[Excerpts of spatial question data]
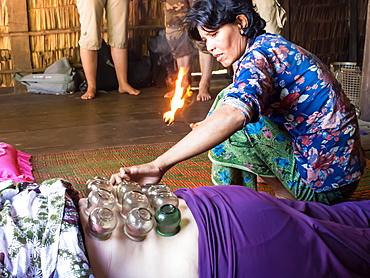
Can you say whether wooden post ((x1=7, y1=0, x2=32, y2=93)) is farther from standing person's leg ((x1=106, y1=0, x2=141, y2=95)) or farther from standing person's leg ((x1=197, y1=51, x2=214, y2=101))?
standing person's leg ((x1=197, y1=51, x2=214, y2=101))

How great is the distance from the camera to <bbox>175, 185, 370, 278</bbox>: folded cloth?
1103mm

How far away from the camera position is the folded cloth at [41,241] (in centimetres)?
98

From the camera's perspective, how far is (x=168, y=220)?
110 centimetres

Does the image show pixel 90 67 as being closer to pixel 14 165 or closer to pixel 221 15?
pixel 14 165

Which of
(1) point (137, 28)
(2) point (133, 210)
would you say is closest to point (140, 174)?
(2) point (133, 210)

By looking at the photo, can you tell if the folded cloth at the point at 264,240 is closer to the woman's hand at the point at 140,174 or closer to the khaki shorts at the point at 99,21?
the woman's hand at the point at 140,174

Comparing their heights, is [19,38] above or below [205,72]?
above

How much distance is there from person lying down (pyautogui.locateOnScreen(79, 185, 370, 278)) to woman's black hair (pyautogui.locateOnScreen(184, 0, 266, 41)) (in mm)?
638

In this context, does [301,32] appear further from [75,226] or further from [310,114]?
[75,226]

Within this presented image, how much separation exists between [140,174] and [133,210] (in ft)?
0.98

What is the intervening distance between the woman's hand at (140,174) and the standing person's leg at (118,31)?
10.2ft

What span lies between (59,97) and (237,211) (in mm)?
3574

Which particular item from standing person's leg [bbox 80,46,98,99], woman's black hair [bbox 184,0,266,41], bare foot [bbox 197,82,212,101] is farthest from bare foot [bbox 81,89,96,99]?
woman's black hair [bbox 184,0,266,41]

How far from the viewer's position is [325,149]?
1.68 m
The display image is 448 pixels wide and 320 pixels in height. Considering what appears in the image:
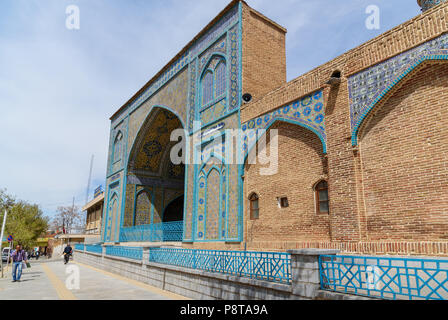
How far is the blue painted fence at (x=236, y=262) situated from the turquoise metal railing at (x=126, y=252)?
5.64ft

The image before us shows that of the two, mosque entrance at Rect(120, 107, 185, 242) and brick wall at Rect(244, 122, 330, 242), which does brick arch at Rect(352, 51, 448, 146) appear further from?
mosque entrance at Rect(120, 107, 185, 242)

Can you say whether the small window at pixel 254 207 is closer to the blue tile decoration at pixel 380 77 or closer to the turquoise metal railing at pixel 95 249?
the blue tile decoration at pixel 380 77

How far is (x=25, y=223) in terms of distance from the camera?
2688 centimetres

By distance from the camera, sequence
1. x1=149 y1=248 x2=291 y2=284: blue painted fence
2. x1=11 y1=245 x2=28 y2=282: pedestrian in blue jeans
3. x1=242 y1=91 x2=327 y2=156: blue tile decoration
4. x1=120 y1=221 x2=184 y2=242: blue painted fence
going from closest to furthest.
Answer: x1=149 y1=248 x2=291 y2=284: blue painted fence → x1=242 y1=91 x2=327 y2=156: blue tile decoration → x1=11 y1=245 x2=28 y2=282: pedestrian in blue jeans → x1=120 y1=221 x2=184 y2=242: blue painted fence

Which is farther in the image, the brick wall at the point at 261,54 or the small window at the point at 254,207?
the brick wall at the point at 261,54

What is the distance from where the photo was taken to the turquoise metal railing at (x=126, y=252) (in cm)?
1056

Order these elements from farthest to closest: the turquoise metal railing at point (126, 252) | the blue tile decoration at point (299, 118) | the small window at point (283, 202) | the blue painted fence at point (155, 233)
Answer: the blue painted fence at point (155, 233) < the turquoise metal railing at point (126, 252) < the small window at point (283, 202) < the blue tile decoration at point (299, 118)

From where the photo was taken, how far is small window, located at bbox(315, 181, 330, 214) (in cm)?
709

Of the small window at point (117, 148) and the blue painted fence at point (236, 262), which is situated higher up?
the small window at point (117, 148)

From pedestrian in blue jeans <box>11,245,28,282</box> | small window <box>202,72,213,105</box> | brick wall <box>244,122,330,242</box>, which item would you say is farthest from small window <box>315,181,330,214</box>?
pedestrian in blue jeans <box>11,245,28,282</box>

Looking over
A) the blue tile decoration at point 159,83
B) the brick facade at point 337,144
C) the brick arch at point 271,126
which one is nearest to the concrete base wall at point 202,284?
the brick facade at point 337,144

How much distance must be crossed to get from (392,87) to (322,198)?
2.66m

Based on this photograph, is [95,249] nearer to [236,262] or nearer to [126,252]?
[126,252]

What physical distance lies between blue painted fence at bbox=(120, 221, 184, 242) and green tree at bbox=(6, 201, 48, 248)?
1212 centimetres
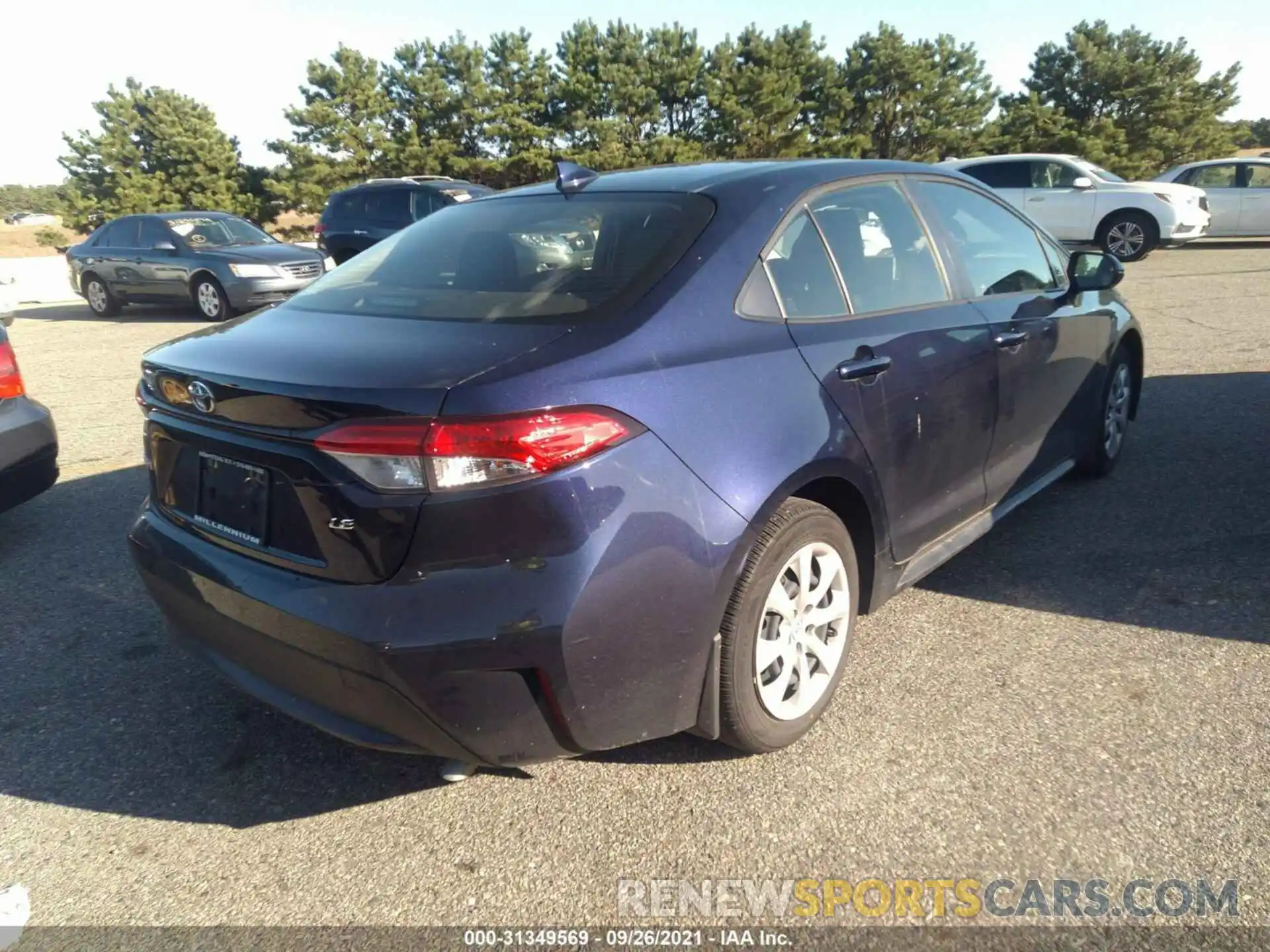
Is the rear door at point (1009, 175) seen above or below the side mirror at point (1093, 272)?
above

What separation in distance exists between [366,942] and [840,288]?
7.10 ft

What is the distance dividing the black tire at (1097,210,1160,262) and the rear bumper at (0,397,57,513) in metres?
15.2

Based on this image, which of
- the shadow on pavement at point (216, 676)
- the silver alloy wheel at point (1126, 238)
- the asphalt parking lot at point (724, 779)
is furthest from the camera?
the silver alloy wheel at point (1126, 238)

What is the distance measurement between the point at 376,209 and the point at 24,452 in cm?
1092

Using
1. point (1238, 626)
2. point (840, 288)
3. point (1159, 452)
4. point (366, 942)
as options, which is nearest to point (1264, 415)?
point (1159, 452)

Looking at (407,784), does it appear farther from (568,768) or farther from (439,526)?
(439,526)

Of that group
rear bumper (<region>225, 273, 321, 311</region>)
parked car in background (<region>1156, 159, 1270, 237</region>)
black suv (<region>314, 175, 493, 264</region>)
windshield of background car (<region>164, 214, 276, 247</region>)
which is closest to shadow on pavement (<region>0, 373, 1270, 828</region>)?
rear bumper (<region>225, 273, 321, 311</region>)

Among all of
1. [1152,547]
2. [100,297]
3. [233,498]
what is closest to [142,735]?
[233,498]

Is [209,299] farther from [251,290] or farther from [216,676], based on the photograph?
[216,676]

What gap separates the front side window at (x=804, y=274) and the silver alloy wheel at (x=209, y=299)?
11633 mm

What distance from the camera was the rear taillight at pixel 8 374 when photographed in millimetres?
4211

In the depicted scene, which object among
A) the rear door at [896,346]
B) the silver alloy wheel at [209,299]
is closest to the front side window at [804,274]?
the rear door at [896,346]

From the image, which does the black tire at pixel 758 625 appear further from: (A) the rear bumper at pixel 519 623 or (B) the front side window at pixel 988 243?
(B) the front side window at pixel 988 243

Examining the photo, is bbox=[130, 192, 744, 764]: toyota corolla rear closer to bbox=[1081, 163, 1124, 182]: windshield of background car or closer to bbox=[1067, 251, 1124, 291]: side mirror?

_Directions:_ Recast the data above as a JSON list of strings, with one string for each line and blank lines omitted. Leave the pictures out of the answer.

_Result for this task:_
[
  "Can you say whether wooden post ((x1=7, y1=0, x2=32, y2=93)) is farther from standing person's leg ((x1=106, y1=0, x2=141, y2=95)) or farther from standing person's leg ((x1=197, y1=51, x2=214, y2=101))?",
  "standing person's leg ((x1=197, y1=51, x2=214, y2=101))",
  "How great is the distance from the camera to <bbox>175, 185, 370, 278</bbox>: folded cloth?",
  "1103mm",
  "How far away from the camera position is the folded cloth at [41,241] (in centimetres)?",
  "98",
  "From the camera's perspective, how far is (x=168, y=220)?",
  "110 centimetres",
  "Does the image show pixel 90 67 as being closer to pixel 14 165 or closer to pixel 221 15?",
  "pixel 14 165",
  "Which of",
  "(1) point (137, 28)",
  "(2) point (133, 210)",
  "would you say is closest to point (140, 174)?",
  "(2) point (133, 210)",
  "By looking at the photo, can you tell if the folded cloth at the point at 264,240 is closer to the woman's hand at the point at 140,174 or closer to the khaki shorts at the point at 99,21?",
  "the woman's hand at the point at 140,174",
  "Comparing their heights, is [19,38] above or below [205,72]?",
  "above",
  "How much distance is there from person lying down (pyautogui.locateOnScreen(79, 185, 370, 278)) to woman's black hair (pyautogui.locateOnScreen(184, 0, 266, 41)) (in mm)?",
  "638",
  "In this context, does [301,32] appear further from [75,226] or further from [310,114]?",
  "[75,226]",
  "Within this presented image, how much separation exists between [140,174] and [133,210] (in ft)?",
  "0.98",
  "What is the intervening distance between the woman's hand at (140,174) and the standing person's leg at (118,31)?",
  "10.2ft",
  "What span lies between (59,97) and (237,211) (in mm)?",
  "3574",
  "Which particular item from standing person's leg [bbox 80,46,98,99], woman's black hair [bbox 184,0,266,41], bare foot [bbox 197,82,212,101] is farthest from bare foot [bbox 81,89,96,99]?",
  "woman's black hair [bbox 184,0,266,41]",
  "How far from the viewer's position is [325,149]?",
  "1.68 m",
  "The display image is 448 pixels wide and 320 pixels in height. Considering what appears in the image:",
  "How far is the blue painted fence at (x=236, y=262) situated from the turquoise metal railing at (x=126, y=252)?",
  "5.64ft",
  "The image before us shows that of the two, mosque entrance at Rect(120, 107, 185, 242) and brick wall at Rect(244, 122, 330, 242), which does brick arch at Rect(352, 51, 448, 146) appear further from?",
  "mosque entrance at Rect(120, 107, 185, 242)",
  "Can you say whether the small window at pixel 254 207 is closer to the blue tile decoration at pixel 380 77 or closer to the turquoise metal railing at pixel 95 249?",
  "the blue tile decoration at pixel 380 77",
  "How far is (x=25, y=223) in terms of distance from the camera?",
  "2688 centimetres",
  "By distance from the camera, sequence",
  "1. x1=149 y1=248 x2=291 y2=284: blue painted fence",
  "2. x1=11 y1=245 x2=28 y2=282: pedestrian in blue jeans",
  "3. x1=242 y1=91 x2=327 y2=156: blue tile decoration",
  "4. x1=120 y1=221 x2=184 y2=242: blue painted fence",
  "going from closest to furthest.",
  "Answer: x1=149 y1=248 x2=291 y2=284: blue painted fence → x1=242 y1=91 x2=327 y2=156: blue tile decoration → x1=11 y1=245 x2=28 y2=282: pedestrian in blue jeans → x1=120 y1=221 x2=184 y2=242: blue painted fence",
  "Which is farther in the image, the brick wall at the point at 261,54 or the small window at the point at 254,207?",
  "the brick wall at the point at 261,54",
  "What is the distance from where the photo was taken to the turquoise metal railing at (x=126, y=252) (in cm)?",
  "1056",
  "Order these elements from farthest to closest: the turquoise metal railing at point (126, 252) | the blue tile decoration at point (299, 118) | the small window at point (283, 202) | the blue painted fence at point (155, 233)",
  "Answer: the blue painted fence at point (155, 233) < the turquoise metal railing at point (126, 252) < the small window at point (283, 202) < the blue tile decoration at point (299, 118)",
  "From where the photo was taken, how far is small window, located at bbox(315, 181, 330, 214) (in cm)?",
  "709",
  "Of the small window at point (117, 148) and the blue painted fence at point (236, 262), which is situated higher up?",
  "the small window at point (117, 148)",
  "From pedestrian in blue jeans <box>11,245,28,282</box> | small window <box>202,72,213,105</box> | brick wall <box>244,122,330,242</box>, which item would you say is farthest from small window <box>315,181,330,214</box>?",
  "pedestrian in blue jeans <box>11,245,28,282</box>",
  "Looking over",
  "A) the blue tile decoration at point 159,83",
  "B) the brick facade at point 337,144",
  "C) the brick arch at point 271,126",
  "which one is nearest to the concrete base wall at point 202,284?",
  "the brick facade at point 337,144",
  "How much distance must be crossed to get from (392,87) to (322,198)?",
  "2.66m",
  "Based on this photograph, is [95,249] nearer to [236,262] or nearer to [126,252]?",
  "[126,252]",
  "What physical distance lies between blue painted fence at bbox=(120, 221, 184, 242) and green tree at bbox=(6, 201, 48, 248)?",
  "1212 centimetres",
  "Is the rear door at point (1009, 175) seen above or below the side mirror at point (1093, 272)?",
  "above",
  "What separation in distance exists between [366,942] and [840,288]?",
  "7.10 ft",
  "What is the distance dividing the black tire at (1097,210,1160,262) and the rear bumper at (0,397,57,513) in metres?",
  "15.2",
  "Based on this image, which of",
  "- the shadow on pavement at point (216, 676)",
  "- the silver alloy wheel at point (1126, 238)",
  "- the asphalt parking lot at point (724, 779)",
  "is furthest from the camera?",
  "the silver alloy wheel at point (1126, 238)",
  "What is the distance measurement between the point at 376,209 and the point at 24,452 in cm?",
  "1092",
  "Using",
  "1. point (1238, 626)",
  "2. point (840, 288)",
  "3. point (1159, 452)",
  "4. point (366, 942)",
  "as options, which is nearest to point (1264, 415)?",
  "point (1159, 452)",
  "Looking at (407,784), does it appear farther from (568,768) or farther from (439,526)?",
  "(439,526)",
  "Of that group",
  "rear bumper (<region>225, 273, 321, 311</region>)",
  "parked car in background (<region>1156, 159, 1270, 237</region>)",
  "black suv (<region>314, 175, 493, 264</region>)",
  "windshield of background car (<region>164, 214, 276, 247</region>)",
  "which is closest to shadow on pavement (<region>0, 373, 1270, 828</region>)?",
  "rear bumper (<region>225, 273, 321, 311</region>)",
  "Among all of",
  "1. [1152,547]",
  "2. [100,297]",
  "3. [233,498]",
  "what is closest to [142,735]?",
  "[233,498]",
  "Is [209,299] farther from [251,290] or farther from [216,676], based on the photograph?",
  "[216,676]",
  "What gap separates the front side window at (x=804, y=274) and the silver alloy wheel at (x=209, y=299)?",
  "11633 mm",
  "What distance from the camera was the rear taillight at pixel 8 374 when photographed in millimetres?",
  "4211",
  "In the depicted scene, which object among",
  "A) the rear door at [896,346]",
  "B) the silver alloy wheel at [209,299]",
  "is closest to the front side window at [804,274]?",
  "the rear door at [896,346]",
  "From the image, which does the black tire at pixel 758 625 appear further from: (A) the rear bumper at pixel 519 623 or (B) the front side window at pixel 988 243?",
  "(B) the front side window at pixel 988 243",
  "Examining the photo, is bbox=[130, 192, 744, 764]: toyota corolla rear closer to bbox=[1081, 163, 1124, 182]: windshield of background car or closer to bbox=[1067, 251, 1124, 291]: side mirror?"
]